Im Zentrum der Krise stand bekanntlich der chinesische Nickel- und Stahlproduzent Xiang Guangda und dessen Tsingshan Holding. Der in chinesischen Rohstoffkreisen als "Big Shot" bekannte Tycoon hatte eine riesige Short-Position in LME-Nickel aufgebaut: Seine Wette: das steigende Angebot seiner eigenen Firma werde die Preise drücken. Als der Nickelpreis nach dem Einmarsch Russlands in der Ukraine statt dessen rapide anstieg, hatte Tsingshan Probleme, Nachschusszahlungen zu leisten, und es kam es zu einem so genannten Short-Squeeze, also dem hektischen Kaufen zur Verlustbegrenzung.

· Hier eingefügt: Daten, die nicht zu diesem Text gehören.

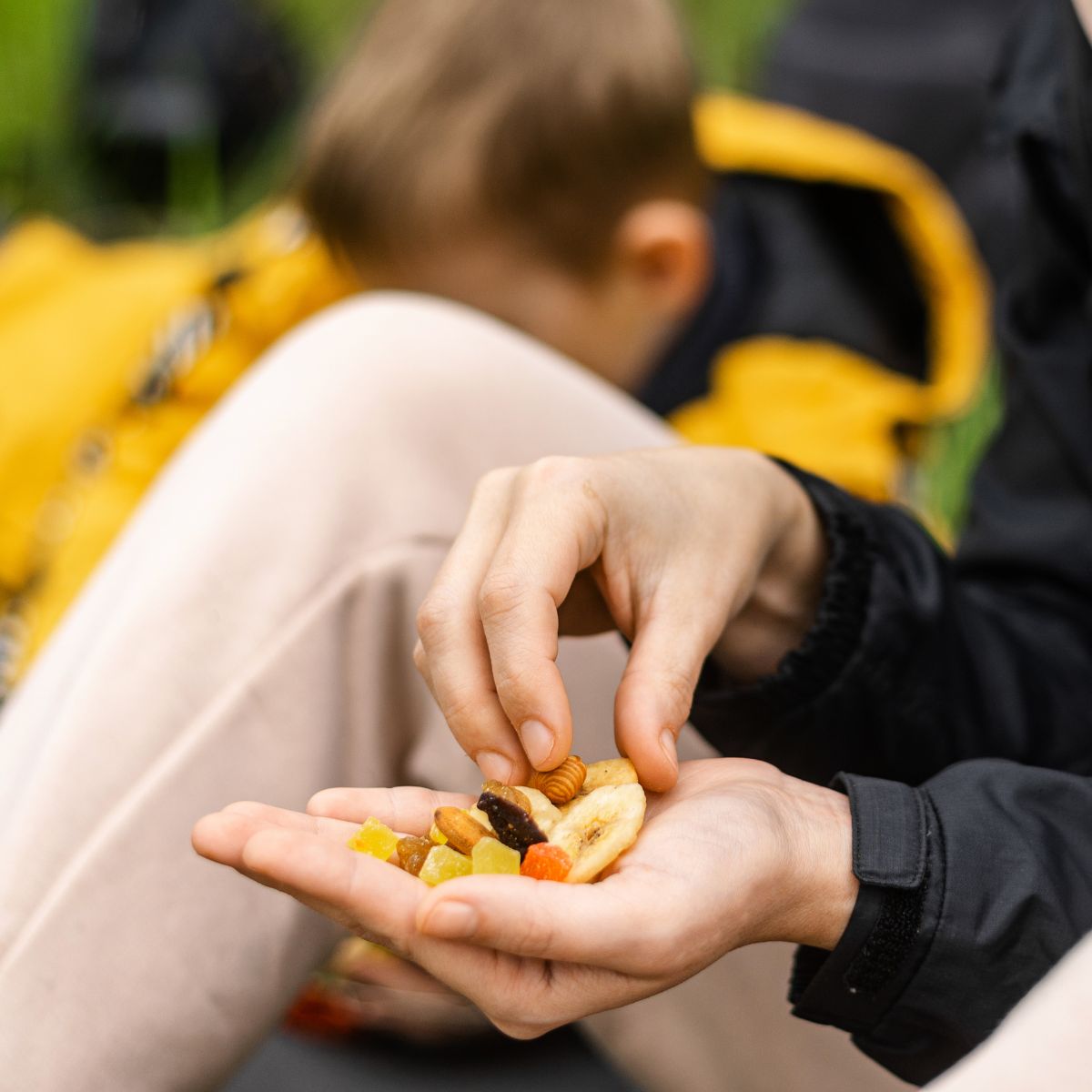 Woman enjoying a Njammies Fruit Pocket snack outdoors.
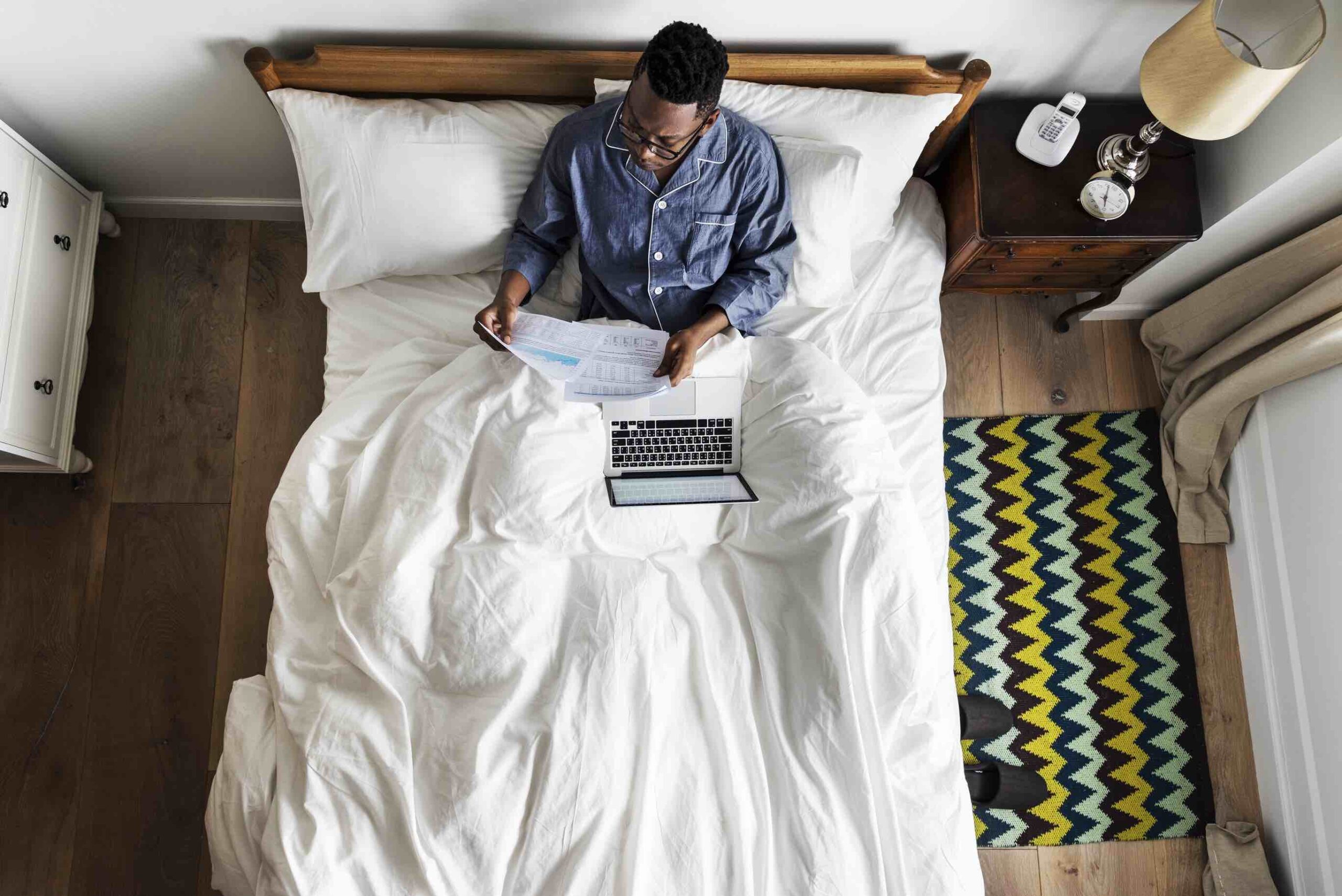 Um homem numa cama a trabalhar no seu computador portátil.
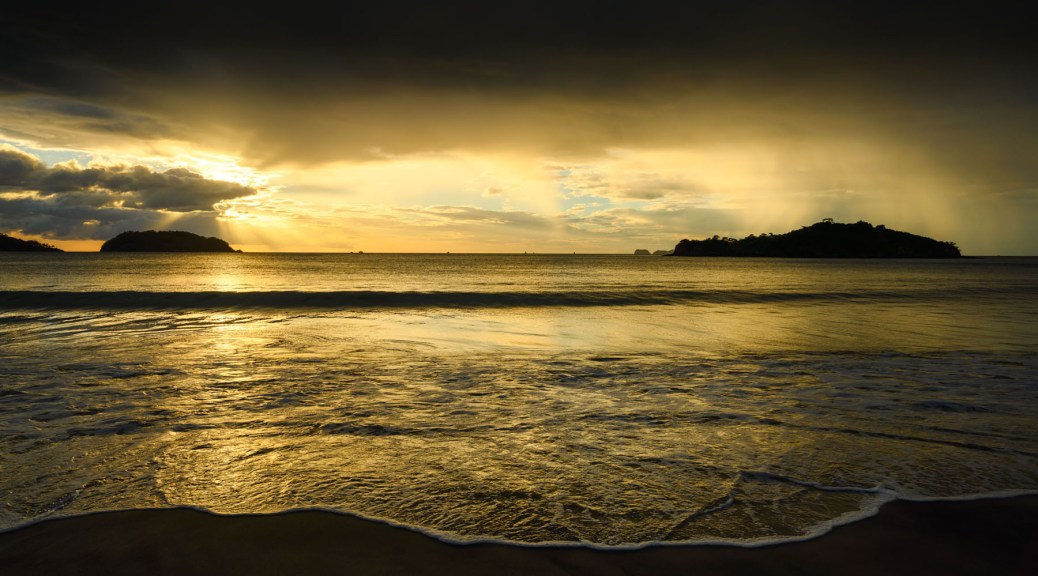Sunset in Penca Beach, Guanacaste, Costa Rica showing distant rain. Photo by Eduardo Libby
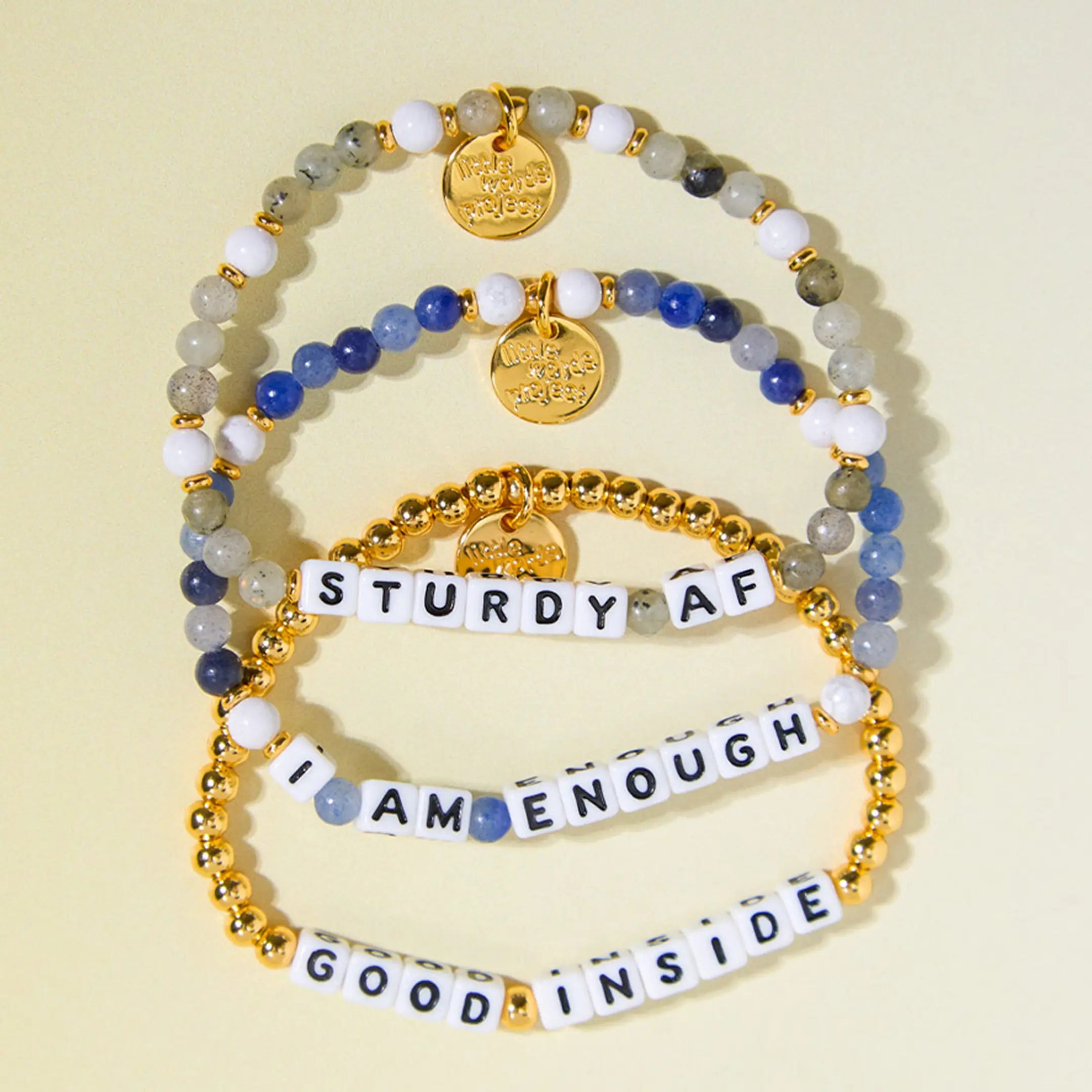 Stack of beaded bracelets with motivational phrases on a yellow background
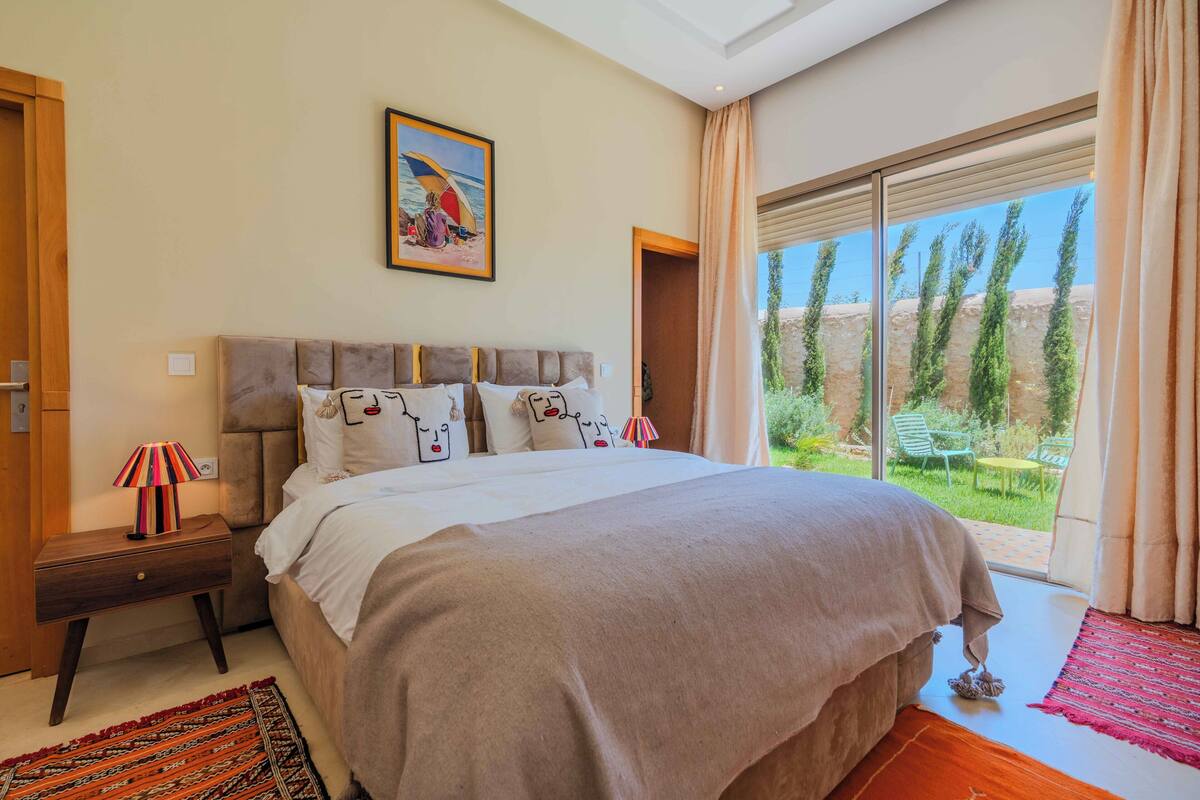 A bedroom with a large bed, a nightstand with a lamp, a painting on the wall, and a view of the garden through a sliding door.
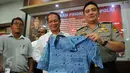 Kabid Humas Polda Metro Jaya, Kombes M. Iqbal memperlihatkan seragam milik FY, seorang supir taksi, di Jakarta, Rabu (23/3). FY ditangkap karena memposting pesan provokatif di media sosial Facebook saat demo taksi. (Liputan6.com/Faisal R Syam)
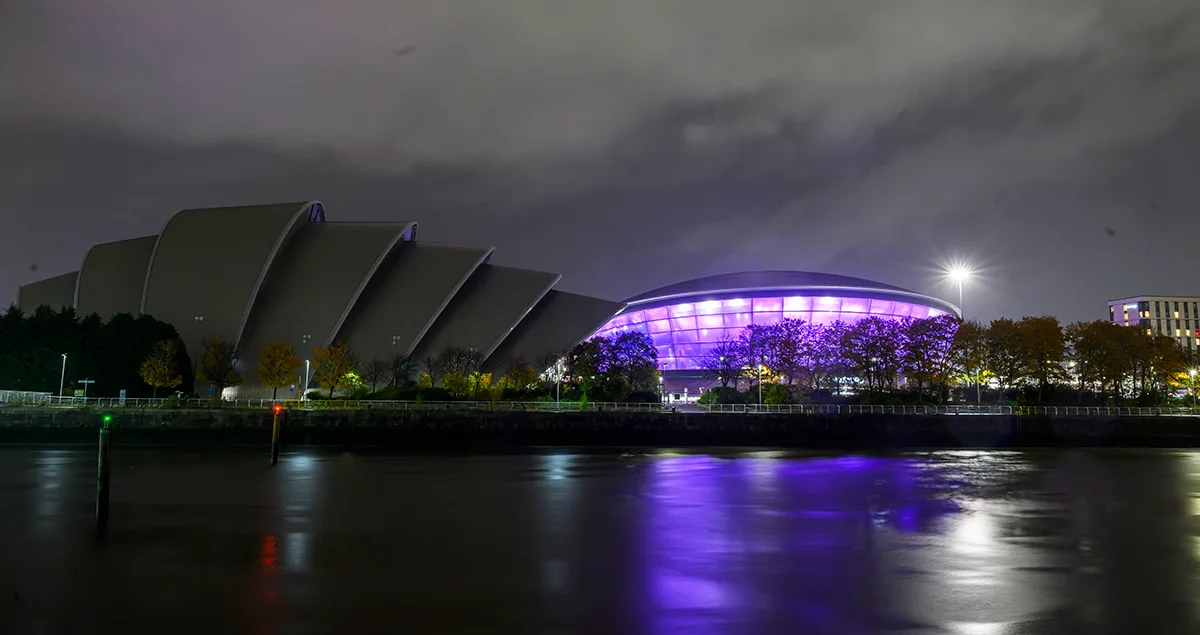 Glasgow's SEC Armadillo and Hydro arenas illuminated at night with purple lights reflecting on the River Clyde.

Nicht ungewöhnlich oder spekulativ
Dabei ist es grundsätzlich nicht ungewöhnlich oder spekulativ, dass Produzenten Derivatkontrakte nutzen, um den Preis ihrer zukünftigen Produktion festzuschreiben. Xiangs Position war allerdings ungewöhnlich gross und entsprach in der Spitze etwa einem Achtel aller ausstehenden LME-Nickelkontrakte.
Wie nun bekannt wurde, war die entgegengesetzte Wette - auf steigende Nickelpreise - eben VW eingegangen. Und das nicht zu knapp: Nach Angaben einer mit der Angelegenheit vertrauten Person verfügen die Wolfsburger eine der grössten Long-Positionen auf dem Markt mit einem Gegenwert von über 100'000 Tonnen.
Aufruhr am Nickelmarkt?
Auch hier ist die grundsätzliche Logik rational: Abnehmer wollen sich gegen steigende Preise schützen, und Nickel ist als Rohstoff für Autobatterien immer stärker gefragt. Die VW-Position erstreckt sich den Informationen zufolge über neun Jahre. Ob der Aufruhr am Nickelmarkt finanzielle Auswirkungen - ob positiv oder negativ - für den Autobauer hat, war zunächst nicht in Erfahrung zu bringen.
Andere grosse Long-Positionen halten der Rohstoffhändler Glencore Plc, der zeitweise mehr als die Hälfte der Bestände in LME-Lagerhäusern kontrollierte. Und dann sind da noch Hedgefonds, für die Nickel eine Wette auf die Elektro-Auto-Revolution darstellt. Kurz vor dem Beginn des Ukrainekriegs standen die Nickelpositionen von Fonds auf einem Höchststand von etwa 250'000 Tonnen.